I remember when my parents were doing the houses we grew up in, they worked with an extremely sophisticated decorator called Kevin McNamara. He was always very interested in listening to me as a three- or four-year-old; once he ask me,“What’s your favorite animal?” And there I was, talking to one of the three best decorators in America, and I told him I wanted a purple cat. So we ended up with a suite of Warhol prints, 99 cats. Now I will never be half the decorator Kevin McNamara was, and if he was that interested in what I was saying as a kid, that’s a lesson to me never to condescend to that and how much can be learned from the happiness children express instinctively. Most adults are way out of touch with that; they’re just not used to thinking like that anymore. They have to work, be responsible, and all those things. Their impulse has been deadened, but really chic people never lost that childlike connection with aesthetics.

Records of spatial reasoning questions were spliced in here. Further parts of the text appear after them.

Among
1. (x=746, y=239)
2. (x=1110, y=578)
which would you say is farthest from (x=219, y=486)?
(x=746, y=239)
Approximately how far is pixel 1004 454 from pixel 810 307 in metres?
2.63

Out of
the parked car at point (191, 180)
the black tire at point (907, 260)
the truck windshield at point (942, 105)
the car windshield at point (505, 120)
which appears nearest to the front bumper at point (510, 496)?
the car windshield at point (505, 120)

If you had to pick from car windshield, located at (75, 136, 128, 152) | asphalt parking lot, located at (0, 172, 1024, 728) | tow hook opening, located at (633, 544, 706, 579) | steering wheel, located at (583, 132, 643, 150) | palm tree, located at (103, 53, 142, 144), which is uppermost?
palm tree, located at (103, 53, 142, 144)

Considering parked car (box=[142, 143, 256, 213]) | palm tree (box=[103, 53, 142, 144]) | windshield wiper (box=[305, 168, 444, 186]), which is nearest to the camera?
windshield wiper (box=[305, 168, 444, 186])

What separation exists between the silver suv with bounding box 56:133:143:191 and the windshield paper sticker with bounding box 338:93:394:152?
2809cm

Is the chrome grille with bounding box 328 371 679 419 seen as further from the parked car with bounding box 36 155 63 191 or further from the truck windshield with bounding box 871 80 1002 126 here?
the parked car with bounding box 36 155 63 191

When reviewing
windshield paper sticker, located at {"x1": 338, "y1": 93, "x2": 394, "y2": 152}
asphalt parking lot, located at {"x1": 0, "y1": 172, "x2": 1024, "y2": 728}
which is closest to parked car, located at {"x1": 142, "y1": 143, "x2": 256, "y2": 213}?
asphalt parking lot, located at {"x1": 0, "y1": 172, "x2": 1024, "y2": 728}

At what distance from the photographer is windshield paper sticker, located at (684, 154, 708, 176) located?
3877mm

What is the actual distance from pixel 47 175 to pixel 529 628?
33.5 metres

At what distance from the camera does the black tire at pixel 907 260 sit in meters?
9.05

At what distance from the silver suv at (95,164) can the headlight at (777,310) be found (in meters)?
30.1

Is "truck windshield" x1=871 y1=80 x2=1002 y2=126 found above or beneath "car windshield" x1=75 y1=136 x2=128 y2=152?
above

Children don’t think like bourgeois collectors; they just zero in on something that’s fun and courageous, and that’s the real chic—when you’re not afraid of anybody’s opinion and you do exactly what you want to do successfully without fear.

— David Netto

Is there anything specific you’ve seen or been inspired by that you wouldn’t have not noticed had it not been for your kids?
I almost bought a Niki de Saint Phalle table at an auction once. It’s something I never would have thought of putting in a project, but I considered it because I knew my daughter would like it. I showed her the catalog, she was 11 at the time, and it lit her right up. Children don’t think like bourgeois collectors; they just zero in on something that’s fun and courageous, and that’s the real chic—when you’re not afraid of anybody’s opinion and you do exactly what you want to do successfully without fear.

How would you compare your life as a bachelor to the one you’ve created at your home in Silver Lake?
I don’t think I was really alive before I had a family. I had a great mother, and I was an only child of much older parents, and so the relations were a little remote, but when I was dating and trying to be enjoying myself as a single person in my 20s, before family, I kind of didn’t really ever know the meaning of happiness and real fun until I had children.

Is there anything I didn’t ask you that you’d like to add?
[Pause] My kids make me interested in pleasing them. Kate even chose the Neutra house that we currently live in. Her visible happiness while visiting that house made me realize we had to live there. She was two and a half when we first pulled up, and the house has these stepping stones across a pond in the front yard leading you to the front door… she loved that. There was something for her to experience right away, and you could see how excited she was to be there. So I walked into the house and I offered $5,000 over the ask. People thought that I was crazy and stupid because it seemed like a lot for Silver Lake, but Kate was happy, and that has no price.